§ From Orchard Cook
17 June 1812, Wiscasset. Benjamin Homans, “lately the Secretary of the Commonwealth of Massachusetts, has been removed from that Office by the intemperate persecutions of the Party who are opposed to good Government.” Mentions having previously spoken to JM and to President Jefferson about Homans’s merits and declares that his integrity and “warm Patriotism” as well as “his sufferings from the Frowns & arrogance of his political Adversaries—call loudly on his Party to exert themselves in his behalf.” The state of his finances requires employment, and his friends would be gratified to see him provided for. Secretaries Eustis and Monroe must be aware of his high standing in this state; if there is any vacancy the government would be fortunate to secure his services.1
RC (DNA: RG 59, LAR, 1809–17, filed under “Homans”). 2 pp.
:::::
▸ **Parts of the exercise**:
(a) For each statement about the Orchard Cook letter summary, answer yes or no according to whether it agrees with the summary, and quote the words that decide it. (i) Benjamin Homans was removed from the office of Secretary of the Commonwealth of Massachusetts. (ii) Cook had never before raised Homans's merits with President Jefferson. (iii) Homans's finances make employment necessary for him.
(b) Carry the Orchard Cook letter summary on past its last line.
The records have no connection to the Orchard Cook letter summary.

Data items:
:::::
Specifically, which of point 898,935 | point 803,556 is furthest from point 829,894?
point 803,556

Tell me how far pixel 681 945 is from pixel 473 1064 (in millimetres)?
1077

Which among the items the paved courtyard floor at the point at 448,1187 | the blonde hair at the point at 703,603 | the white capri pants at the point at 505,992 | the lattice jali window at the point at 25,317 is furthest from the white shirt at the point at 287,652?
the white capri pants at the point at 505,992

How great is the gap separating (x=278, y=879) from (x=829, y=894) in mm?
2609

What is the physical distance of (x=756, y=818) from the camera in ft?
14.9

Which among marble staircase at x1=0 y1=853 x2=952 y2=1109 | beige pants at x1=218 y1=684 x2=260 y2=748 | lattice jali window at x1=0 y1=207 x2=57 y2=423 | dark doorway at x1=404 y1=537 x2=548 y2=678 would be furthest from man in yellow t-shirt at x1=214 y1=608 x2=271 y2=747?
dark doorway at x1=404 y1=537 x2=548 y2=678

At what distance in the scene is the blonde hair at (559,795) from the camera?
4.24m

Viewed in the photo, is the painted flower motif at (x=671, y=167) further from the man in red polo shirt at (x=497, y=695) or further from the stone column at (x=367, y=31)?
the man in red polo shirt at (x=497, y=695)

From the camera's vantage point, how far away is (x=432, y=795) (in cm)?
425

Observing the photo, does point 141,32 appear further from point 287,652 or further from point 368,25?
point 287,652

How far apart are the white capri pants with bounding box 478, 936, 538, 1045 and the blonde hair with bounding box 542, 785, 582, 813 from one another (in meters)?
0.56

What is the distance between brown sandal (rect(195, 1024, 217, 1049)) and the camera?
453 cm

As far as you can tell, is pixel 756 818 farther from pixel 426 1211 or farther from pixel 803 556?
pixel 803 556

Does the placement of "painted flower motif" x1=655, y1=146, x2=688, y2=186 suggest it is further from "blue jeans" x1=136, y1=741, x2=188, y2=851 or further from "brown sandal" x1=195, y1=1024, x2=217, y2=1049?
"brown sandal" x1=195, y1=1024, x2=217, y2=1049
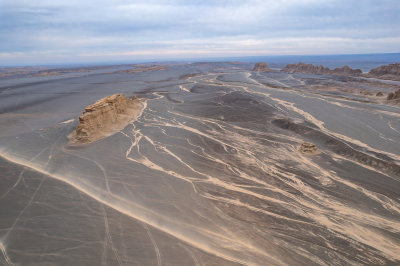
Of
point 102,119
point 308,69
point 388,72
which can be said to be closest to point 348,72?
point 388,72

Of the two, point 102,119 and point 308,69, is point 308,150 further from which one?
point 308,69

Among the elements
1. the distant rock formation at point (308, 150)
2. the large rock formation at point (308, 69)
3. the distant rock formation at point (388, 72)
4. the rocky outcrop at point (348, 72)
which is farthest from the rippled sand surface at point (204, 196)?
the large rock formation at point (308, 69)

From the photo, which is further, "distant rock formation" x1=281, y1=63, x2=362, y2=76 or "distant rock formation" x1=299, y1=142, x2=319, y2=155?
"distant rock formation" x1=281, y1=63, x2=362, y2=76

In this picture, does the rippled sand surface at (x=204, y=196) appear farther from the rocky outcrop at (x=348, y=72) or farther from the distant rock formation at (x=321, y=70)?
the distant rock formation at (x=321, y=70)

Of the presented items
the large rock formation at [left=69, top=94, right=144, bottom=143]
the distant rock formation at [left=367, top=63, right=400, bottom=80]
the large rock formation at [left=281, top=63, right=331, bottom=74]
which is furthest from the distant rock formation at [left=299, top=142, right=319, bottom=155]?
the large rock formation at [left=281, top=63, right=331, bottom=74]

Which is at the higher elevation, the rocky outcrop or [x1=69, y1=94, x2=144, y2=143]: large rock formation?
the rocky outcrop

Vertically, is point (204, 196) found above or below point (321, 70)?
below

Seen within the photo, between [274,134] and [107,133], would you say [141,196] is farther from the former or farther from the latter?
[274,134]

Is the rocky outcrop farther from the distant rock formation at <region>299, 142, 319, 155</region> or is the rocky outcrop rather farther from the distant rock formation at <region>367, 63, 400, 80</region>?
the distant rock formation at <region>299, 142, 319, 155</region>
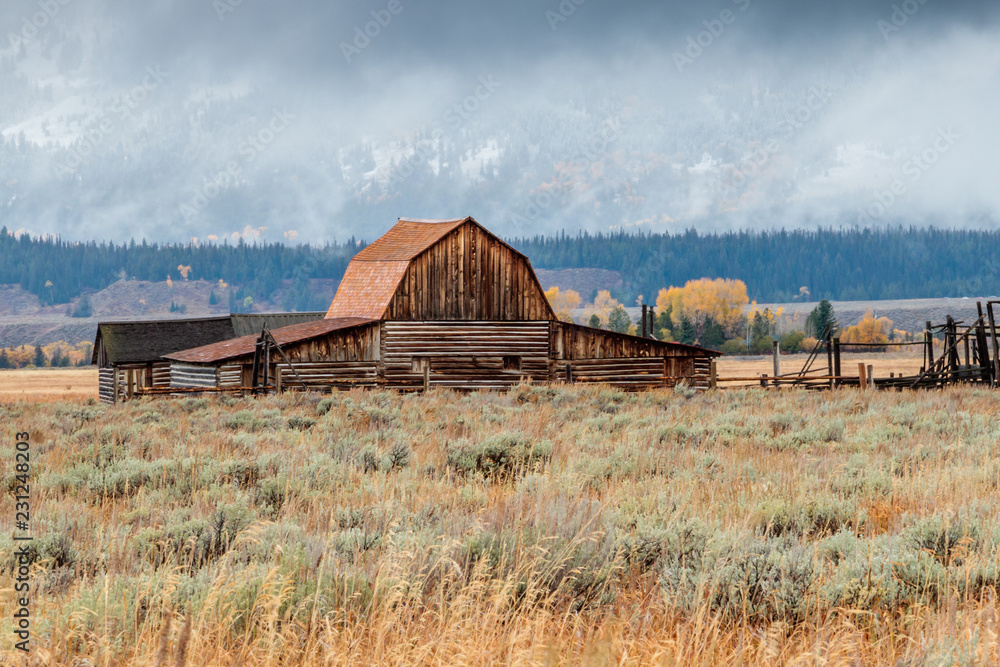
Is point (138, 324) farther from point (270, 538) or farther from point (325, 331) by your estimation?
point (270, 538)

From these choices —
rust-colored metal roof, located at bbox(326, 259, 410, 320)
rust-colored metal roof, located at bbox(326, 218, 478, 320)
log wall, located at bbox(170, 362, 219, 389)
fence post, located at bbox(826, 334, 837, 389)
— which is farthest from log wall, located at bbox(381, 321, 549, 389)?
fence post, located at bbox(826, 334, 837, 389)

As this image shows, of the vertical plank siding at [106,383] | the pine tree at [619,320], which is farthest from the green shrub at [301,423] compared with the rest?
the pine tree at [619,320]

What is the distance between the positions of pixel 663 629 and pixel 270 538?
256 cm

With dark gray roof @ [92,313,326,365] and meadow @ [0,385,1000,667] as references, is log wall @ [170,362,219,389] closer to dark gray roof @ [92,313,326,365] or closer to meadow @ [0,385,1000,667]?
dark gray roof @ [92,313,326,365]

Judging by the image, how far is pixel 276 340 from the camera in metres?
28.2

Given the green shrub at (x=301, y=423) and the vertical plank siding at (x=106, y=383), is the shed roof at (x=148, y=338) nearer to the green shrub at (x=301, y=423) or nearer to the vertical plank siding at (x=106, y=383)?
the vertical plank siding at (x=106, y=383)

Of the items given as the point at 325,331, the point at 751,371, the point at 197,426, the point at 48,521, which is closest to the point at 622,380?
the point at 325,331

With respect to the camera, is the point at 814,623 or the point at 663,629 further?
the point at 814,623

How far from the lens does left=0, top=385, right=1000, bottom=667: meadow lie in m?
3.43

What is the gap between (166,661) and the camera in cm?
315

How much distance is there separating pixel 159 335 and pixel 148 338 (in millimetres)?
669

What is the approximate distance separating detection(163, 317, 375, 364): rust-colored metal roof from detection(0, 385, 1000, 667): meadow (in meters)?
18.9

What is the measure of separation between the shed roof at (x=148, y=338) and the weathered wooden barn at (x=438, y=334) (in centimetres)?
1135

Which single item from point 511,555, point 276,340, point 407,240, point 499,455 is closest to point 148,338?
point 276,340
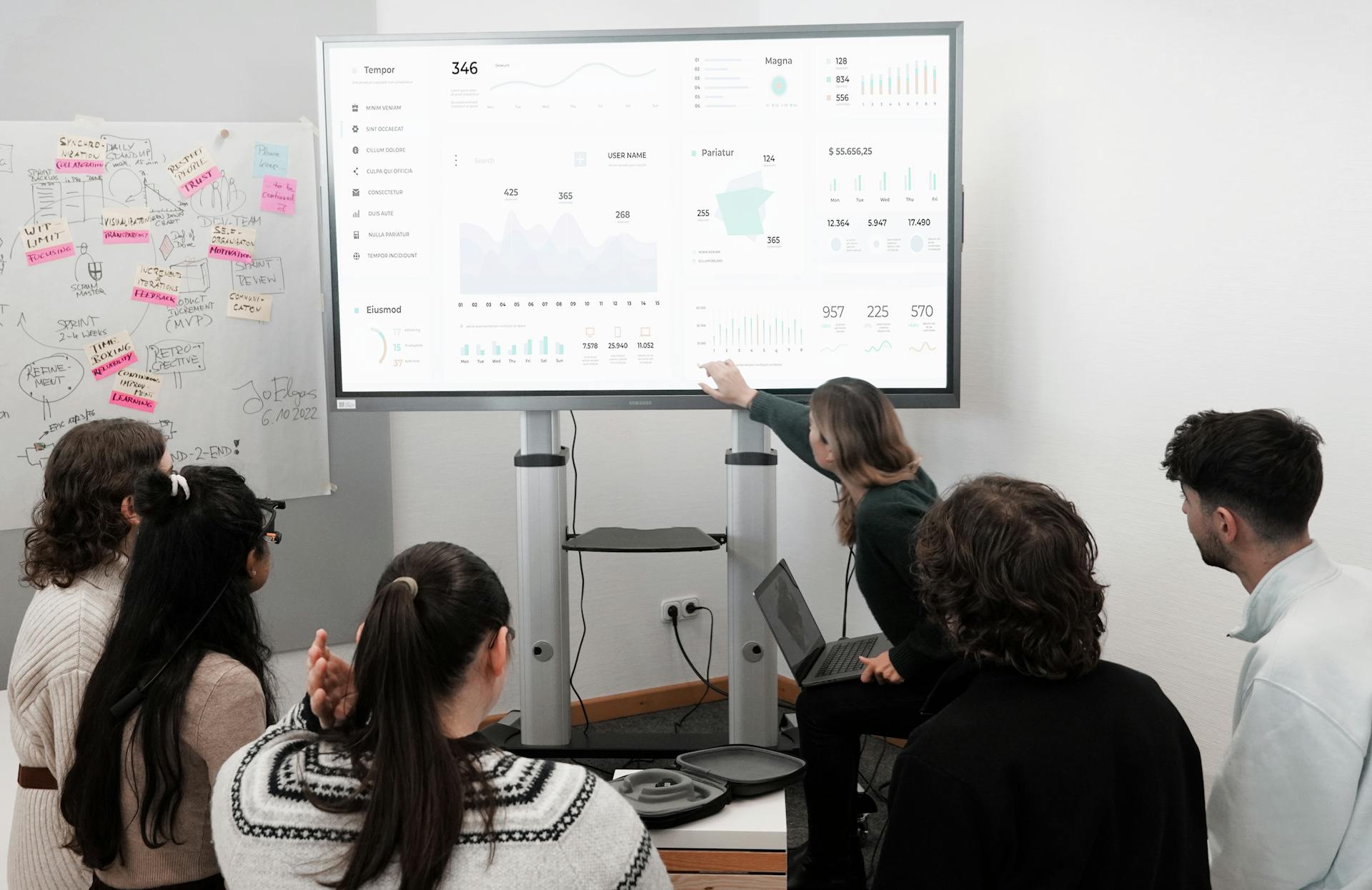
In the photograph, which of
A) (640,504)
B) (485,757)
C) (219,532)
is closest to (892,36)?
Result: (640,504)

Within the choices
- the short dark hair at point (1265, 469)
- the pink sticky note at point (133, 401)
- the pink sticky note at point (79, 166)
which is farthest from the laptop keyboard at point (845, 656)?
the pink sticky note at point (79, 166)

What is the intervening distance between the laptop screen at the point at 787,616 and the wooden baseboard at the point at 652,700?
3.62 feet

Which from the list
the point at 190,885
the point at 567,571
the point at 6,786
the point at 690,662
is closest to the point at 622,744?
the point at 567,571

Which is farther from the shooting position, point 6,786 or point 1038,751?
point 6,786

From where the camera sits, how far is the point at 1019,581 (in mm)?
1260

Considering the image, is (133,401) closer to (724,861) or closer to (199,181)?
(199,181)

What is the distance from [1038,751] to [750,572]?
1.72m

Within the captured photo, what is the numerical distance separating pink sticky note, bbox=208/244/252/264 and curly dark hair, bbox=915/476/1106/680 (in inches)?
89.3

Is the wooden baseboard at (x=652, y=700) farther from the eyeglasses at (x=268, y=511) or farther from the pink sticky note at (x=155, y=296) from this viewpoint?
the eyeglasses at (x=268, y=511)

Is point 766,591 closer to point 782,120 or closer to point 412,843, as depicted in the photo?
point 782,120

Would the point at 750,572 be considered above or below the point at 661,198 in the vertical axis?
below

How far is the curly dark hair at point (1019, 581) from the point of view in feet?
4.06

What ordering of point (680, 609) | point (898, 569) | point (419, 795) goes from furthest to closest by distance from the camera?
point (680, 609) < point (898, 569) < point (419, 795)

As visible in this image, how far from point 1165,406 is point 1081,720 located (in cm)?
155
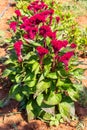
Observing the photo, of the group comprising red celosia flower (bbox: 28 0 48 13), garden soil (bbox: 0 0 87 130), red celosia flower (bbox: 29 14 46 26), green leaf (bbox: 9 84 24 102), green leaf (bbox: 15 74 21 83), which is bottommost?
garden soil (bbox: 0 0 87 130)

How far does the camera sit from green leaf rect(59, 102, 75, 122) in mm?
4926

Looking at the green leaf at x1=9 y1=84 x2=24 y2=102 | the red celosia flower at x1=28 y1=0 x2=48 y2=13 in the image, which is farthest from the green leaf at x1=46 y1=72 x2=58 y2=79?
the red celosia flower at x1=28 y1=0 x2=48 y2=13

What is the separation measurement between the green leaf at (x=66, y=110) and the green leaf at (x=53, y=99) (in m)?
0.19

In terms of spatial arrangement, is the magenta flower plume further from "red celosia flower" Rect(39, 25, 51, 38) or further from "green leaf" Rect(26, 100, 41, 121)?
"green leaf" Rect(26, 100, 41, 121)

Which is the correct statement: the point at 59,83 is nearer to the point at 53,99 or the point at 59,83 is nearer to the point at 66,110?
the point at 53,99

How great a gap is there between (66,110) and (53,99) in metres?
0.31

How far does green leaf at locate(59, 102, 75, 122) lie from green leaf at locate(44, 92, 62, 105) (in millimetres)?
187

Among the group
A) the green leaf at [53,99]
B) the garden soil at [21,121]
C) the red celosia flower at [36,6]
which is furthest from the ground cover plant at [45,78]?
the red celosia flower at [36,6]

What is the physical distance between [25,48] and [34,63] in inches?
26.5

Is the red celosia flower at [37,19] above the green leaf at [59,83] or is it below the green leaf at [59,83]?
above

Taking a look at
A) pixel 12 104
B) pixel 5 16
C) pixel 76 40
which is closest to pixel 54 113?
pixel 12 104

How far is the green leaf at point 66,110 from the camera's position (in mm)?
4926

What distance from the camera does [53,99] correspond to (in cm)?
481

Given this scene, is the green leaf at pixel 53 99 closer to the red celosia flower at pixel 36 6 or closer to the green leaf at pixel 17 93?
the green leaf at pixel 17 93
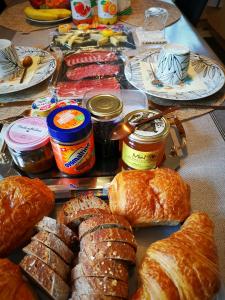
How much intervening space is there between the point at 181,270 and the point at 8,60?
0.91m

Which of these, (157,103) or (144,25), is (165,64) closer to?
(157,103)

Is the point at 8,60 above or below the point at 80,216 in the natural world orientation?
above

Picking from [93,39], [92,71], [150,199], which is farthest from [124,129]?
[93,39]

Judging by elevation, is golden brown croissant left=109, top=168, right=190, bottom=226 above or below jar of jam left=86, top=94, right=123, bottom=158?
below

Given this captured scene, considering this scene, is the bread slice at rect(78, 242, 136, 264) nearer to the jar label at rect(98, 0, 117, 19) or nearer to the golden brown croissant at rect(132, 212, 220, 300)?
the golden brown croissant at rect(132, 212, 220, 300)

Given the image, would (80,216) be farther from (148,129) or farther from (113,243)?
(148,129)

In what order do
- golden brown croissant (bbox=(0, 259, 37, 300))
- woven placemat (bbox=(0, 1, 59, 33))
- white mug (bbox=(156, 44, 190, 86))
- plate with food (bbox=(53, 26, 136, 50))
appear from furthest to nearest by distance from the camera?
woven placemat (bbox=(0, 1, 59, 33)) < plate with food (bbox=(53, 26, 136, 50)) < white mug (bbox=(156, 44, 190, 86)) < golden brown croissant (bbox=(0, 259, 37, 300))

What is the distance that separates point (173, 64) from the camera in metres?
0.88

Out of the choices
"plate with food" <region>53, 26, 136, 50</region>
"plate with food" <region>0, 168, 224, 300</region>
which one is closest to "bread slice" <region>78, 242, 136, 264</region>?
"plate with food" <region>0, 168, 224, 300</region>

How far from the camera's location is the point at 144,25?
1.35 metres

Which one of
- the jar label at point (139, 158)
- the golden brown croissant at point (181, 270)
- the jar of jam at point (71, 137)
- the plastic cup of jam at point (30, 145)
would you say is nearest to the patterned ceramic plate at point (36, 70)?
the plastic cup of jam at point (30, 145)

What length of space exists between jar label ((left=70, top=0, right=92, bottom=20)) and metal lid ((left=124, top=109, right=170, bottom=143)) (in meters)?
0.89

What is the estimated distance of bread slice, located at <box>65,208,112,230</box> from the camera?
53 centimetres

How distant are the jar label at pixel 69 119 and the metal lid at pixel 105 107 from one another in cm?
5
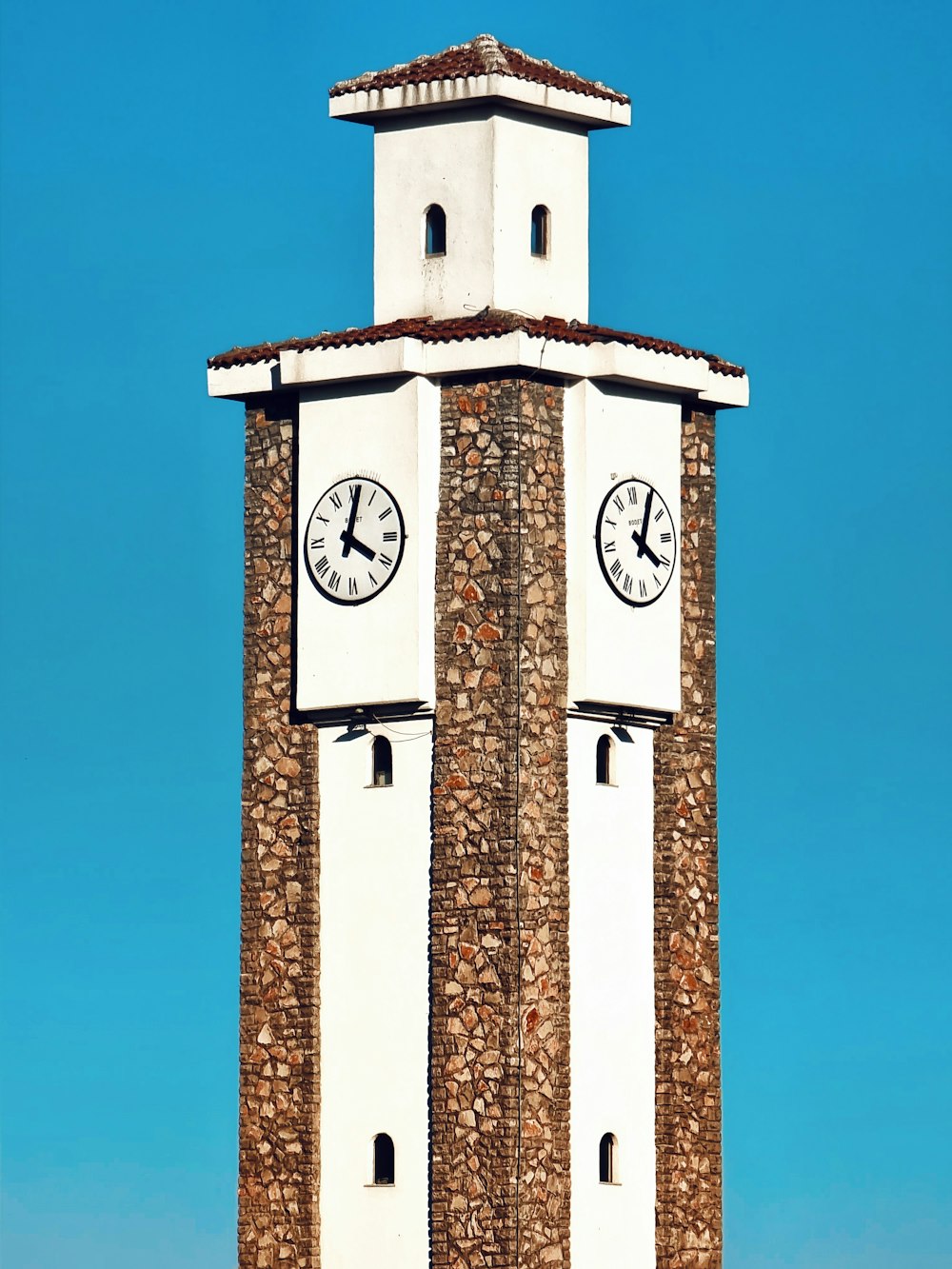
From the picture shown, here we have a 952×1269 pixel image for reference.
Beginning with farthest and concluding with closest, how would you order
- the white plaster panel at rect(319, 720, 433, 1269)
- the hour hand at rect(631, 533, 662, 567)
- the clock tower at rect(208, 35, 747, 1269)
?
1. the hour hand at rect(631, 533, 662, 567)
2. the white plaster panel at rect(319, 720, 433, 1269)
3. the clock tower at rect(208, 35, 747, 1269)

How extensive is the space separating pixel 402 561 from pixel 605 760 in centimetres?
393

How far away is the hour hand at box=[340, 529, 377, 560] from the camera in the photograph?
2994 inches

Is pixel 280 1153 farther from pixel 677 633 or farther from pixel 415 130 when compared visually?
pixel 415 130

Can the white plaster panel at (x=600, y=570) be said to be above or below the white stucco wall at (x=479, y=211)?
below

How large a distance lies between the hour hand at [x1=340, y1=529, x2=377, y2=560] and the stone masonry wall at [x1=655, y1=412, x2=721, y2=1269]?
4786mm

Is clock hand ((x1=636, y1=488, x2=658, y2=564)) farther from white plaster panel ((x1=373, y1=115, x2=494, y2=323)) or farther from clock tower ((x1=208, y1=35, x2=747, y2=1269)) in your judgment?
:::::
▸ **Expected responses**:
(a)
(i) Yes: "has been removed from that Office by the intemperate persecutions of the Party who are opposed to good Government."
(ii) No: "Mentions having previously spoken to JM and to President Jefferson about Homans’s merits"
(iii) Yes: "The state of his finances requires employment"

(b)
1. On 1 July 1812 JM nominated Homans to be U.S. consul at Tunis, a position which Homans declined on the grounds that the salary was inadequate for his needs and that the position would require him to separate himself from his family. In rejecting this offer, Homans stated that he still wished to serve his country if the president so desired but that he would prefer either the consulate in Lisbon or some position at home. In March 1813 Homans received the position of chief clerk in the Navy Department, which he held until 1823 (Senate Exec. Proceedings description begins Journal of the Executive Proceedings of the Senate of the United States of America (3 vols.; Washington, 1828). description ends , 2:281; Homans to James Monroe, 25 July 1812 [DNA: RG 59, LAR, 1809–17]; Dudley et al., Naval War of 1812, 2:54).